Fetch Entity Statement

rake openid_federation:fetch_entity_statement[
  "https://provider.example.com/.well-known/openid-federation",
  "expected-fingerprint-hash",
  "config/provider-entity-statement.jwt"
]

Test Authentication Flow

rake openid_federation:test_authentication_flow[
  "https://provider.example.com/login",
  "https://your-app.com",
  "urn:mace:incommon:iap:silver"
]

Configuration Options

Required

• client_options.identifier - Client ID from provider
• client_options.redirect_uri - Callback URL
• client_options.private_key - RSA private key for signing
• entity_statement_path - Path to cached entity statement file

Optional

• entity_statement_url - URL to fetch entity statement (auto-fetches if provided)
• entity_statement_fingerprint - Fingerprint for verification
• client_entity_statement_url - Client entity statement URL (for automatic registration)
• client_entity_statement_path - Client entity statement path (cached copy)
• always_encrypt_request_object - Force encryption of request objects (default: false)
• request_object_params - Array of parameter names to include in request object (allow-list)
• prepare_request_object_params - Proc to modify params before adding to signed request object: proc { |params| modified_params }
• discovery - Enable automatic endpoint discovery (default: true)

Security

• All user input is validated and sanitized
• Configuration values are trusted (not validated)
• Signed request objects are required (RFC 9101)
• CSRF protection via Rails tokens (request phase) and OAuth state (callback phase)
• Private keys should never be committed to version control

Troubleshooting

"Missing authorization code": Check that redirect_uri matches provider configuration exactly.

"Failed to exchange authorization code": Verify private key is correct and client_id matches provider.

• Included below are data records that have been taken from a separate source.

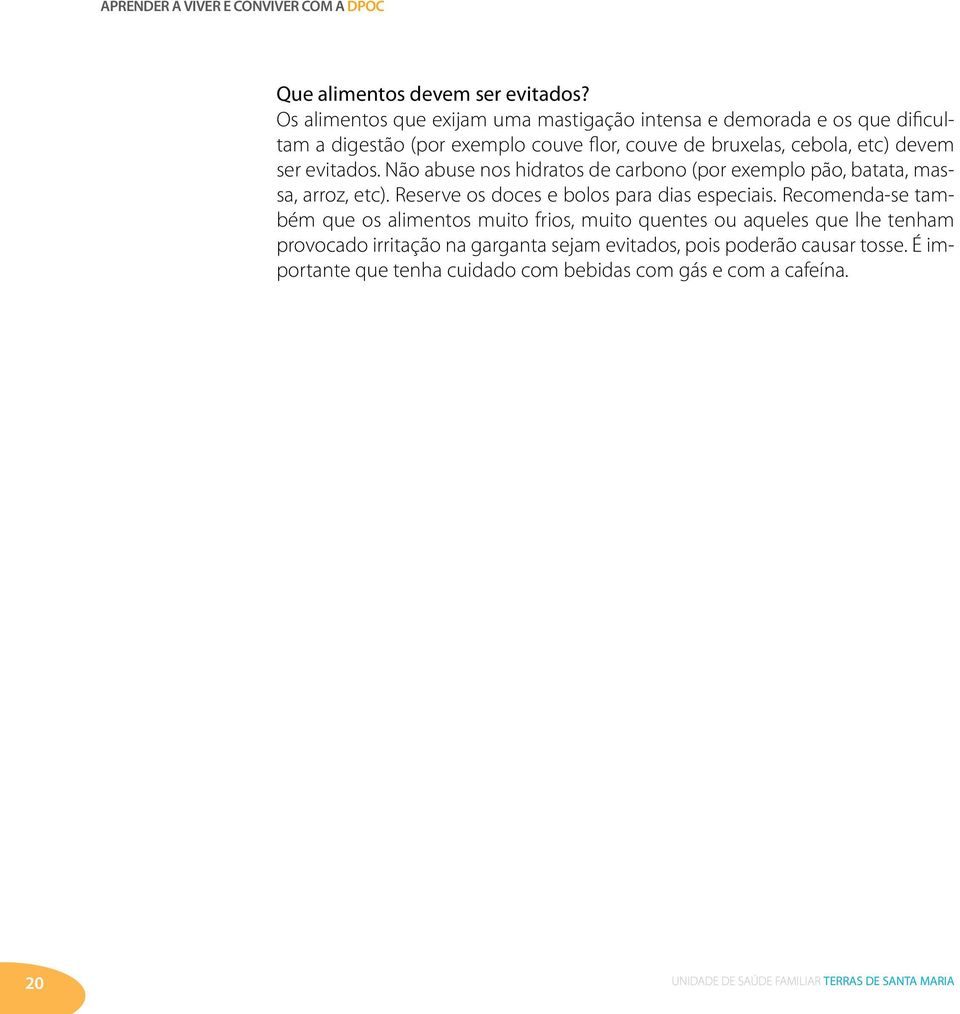 APRENDER A VIVER E CONVIVER COM A DPOC

Que alimentos devem ser evitados?
Os alimentos que exijam uma mastigação intensa e demorada e os que dificultam a digestão (por exemplo couve flor, couve de bruxelas, cebola, etc) devem ser evitados. Não abuse nos hidratos de carbono (por exemplo pão, batata, massa, arroz, etc). Reserve os doces e bolos para dias especiais. Recomenda-se também que os alimentos muito frios, muito quentes ou aqueles que lhe tenham provocado irritação na garganta sejam evitados, pois poderão causar tosse. É importante que tenha cuidado com bebidas com gás e com a cafeína.

20

UNIDADE DE SAÚDE FAMILIAR TERRAS DE SANTA MARIA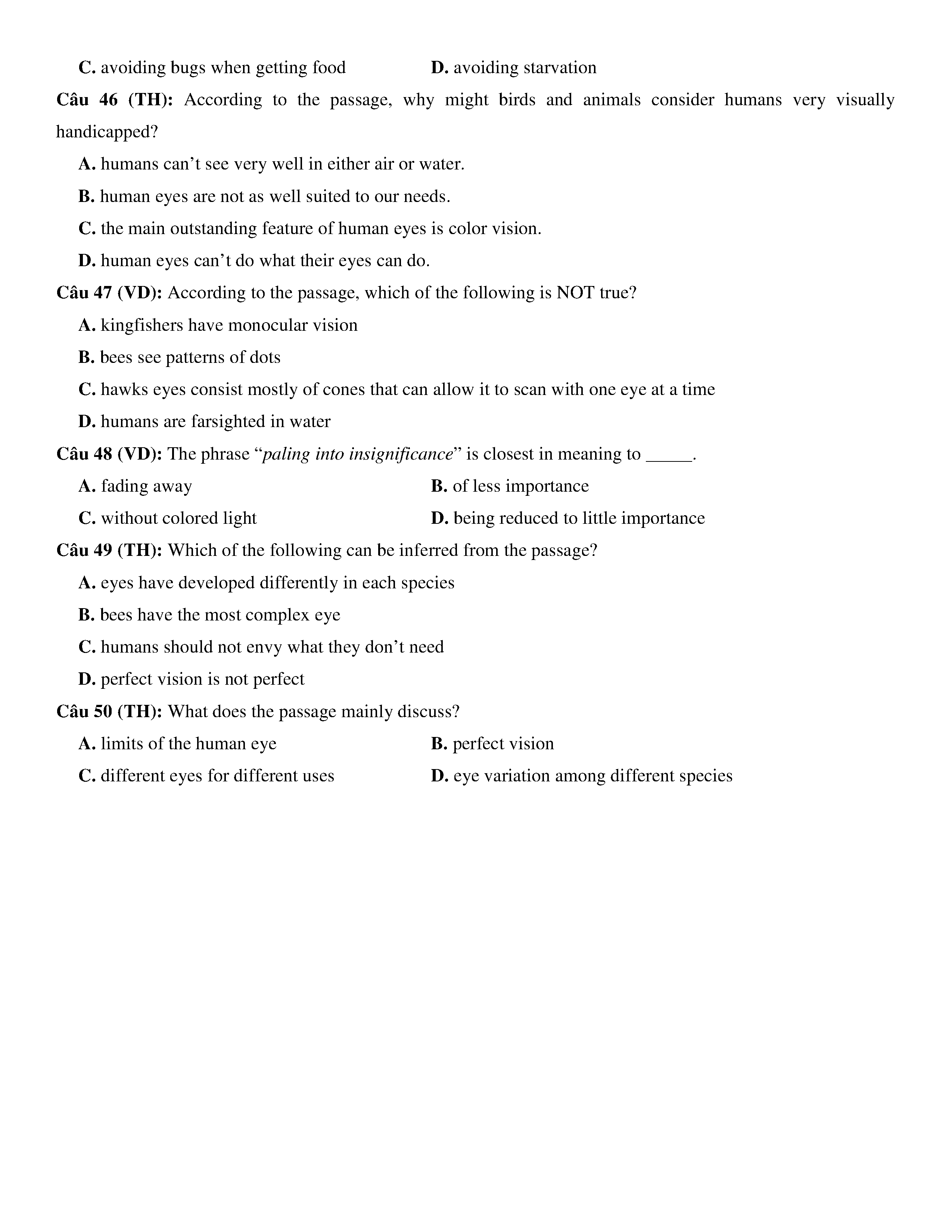 C. avoiding bugs when getting food
D. avoiding starvation

Câu 46 (TH): According to the passage, why might birds and animals consider humans very visually handicapped?

A. humans can’t see very well in either air or water.

B. human eyes are not as well suited to our needs.

C. the main outstanding feature of human eyes is color vision.

D. human eyes can’t do what their eyes can do.

Câu 47 (VD): According to the passage, which of the following is NOT true?

A. kingfishers have monocular vision

B. bees see patterns of dots

C. hawks eyes consist mostly of cones that can allow it to scan with one eye at a time

D. humans are farsighted in water

Câu 48 (VD): The phrase “paling into insignificance” is closest in meaning to _____.

A. fading away
B. of less importance
C. without colored light
D. being reduced to little importance

Câu 49 (TH): Which of the following can be inferred from the passage?

A. eyes have developed differently in each species

B. bees have the most complex eye

C. humans should not envy what they don’t need

D. perfect vision is not perfect

Câu 50 (TH): What does the passage mainly discuss?

A. limits of the human eye
B. perfect vision
C. different eyes for different uses
D. eye variation among different species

"Entity statement not found": Ensure entity statement is fetched and cached locally, or provide entity_statement_url.

Requirements

• Ruby >= 3.0
• Rails >= 6.1 (or compatible Rack application)
• OpenSSL (for RSA key operations)

Example Files

See examples/ directory for complete configuration examples:

• examples/standalone_multiple_endpoints_example.rb - Standalone Sinatra app with multiple auth endpoints and entrance point-based redirects
• examples/config/initializers/devise.rb.example - Devise integration example (Rails)
• examples/config/initializers/omniauth_openid_federation.rb.example - Federation endpoint configuration
• examples/config/open_id_connect_config.rb.example - Configuration class example

Development

git clone https://github.com/amkisko/omniauth_openid_federation.rb.git
cd omniauth_openid_federation.rb
bundle install
bin/rspec

Contributing

Contributions welcome! Please read CONTRIBUTING.md for guidelines.

References

Specifications

• OpenID Federation 1.0
• RFC 9101: OAuth 2.0 Authorization Server Issuer Identification
• OpenID Connect Core 1.0

Related Gems

• omniauth - Authentication framework
• devise - Rails authentication solution
• jwt - JSON Web Token implementation
• jwe - JSON Web Encryption
• openid_connect - OpenID Connect client
• http - HTTP client
• anyway_config - Configuration management
• action_reporter - Error reporting

License

MIT License. See LICENSE.md for details.